March 24 (Bloomberg) -- Spain is likely to follow Portugal in needing a European Union rescue as both countries struggle to reduce their budget deficits, said Gerard Lyons, chief economist at Standard Chartered Bank.
“Two down, two to go is how I see it,” Lyons told Tom Keene on Bloomberg Television’s “Surveillance Midday” today. “Greece and Ireland are down” and Portugal and Spain “need to get help. In Spain youth unemployment is sky-high, the economy is going to be weak; there is no easy way out.”
Portugal moved closer to needing a bailout after Prime Minister Jose Socrates’s offer to resign left his government in limbo on the eve of today’s EU summit to address the region’s debt crisis. Two-year Portuguese bond yields reached the highest since 1999.
Lyons said there is “a need to differentiate in Europe” as the “core economies in Europe are improving” while the “periphery stays weak.”

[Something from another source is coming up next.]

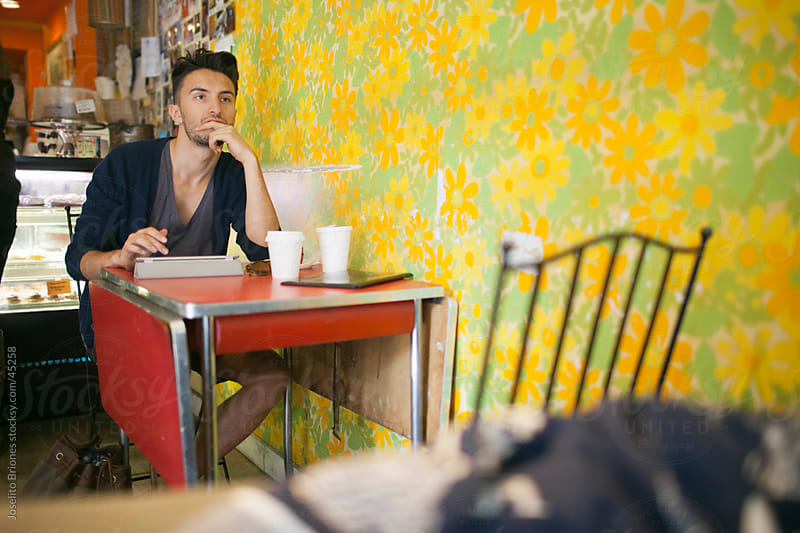 Young Man Using Tablet Device in a Cafe by Joselito Briones for Stocksy United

At the same time the bloc faces a political crisis as “Germans want the periphery to start behaving like Germany, which is not going to happen,” Lyons said. Also, the “Germans want the European Central Bank to start setting interest rates to suit the Germans and not to suit the Greeks.”
While the ECB has “done a fundamentally great job,” the “root problem is that one size doesn’t fit all,” Lyons said.
ECB policy makers have signaled that they may raise the benchmark interest rate, which has stayed at a record low of 1 percent for almost two years, at their next policy meeting in April to quell faster inflation.
“If interest rates stay low, inflationary pressures build in Germany and they have angst,” Lyons said. “If interest rates go up it hits the periphery really hard.”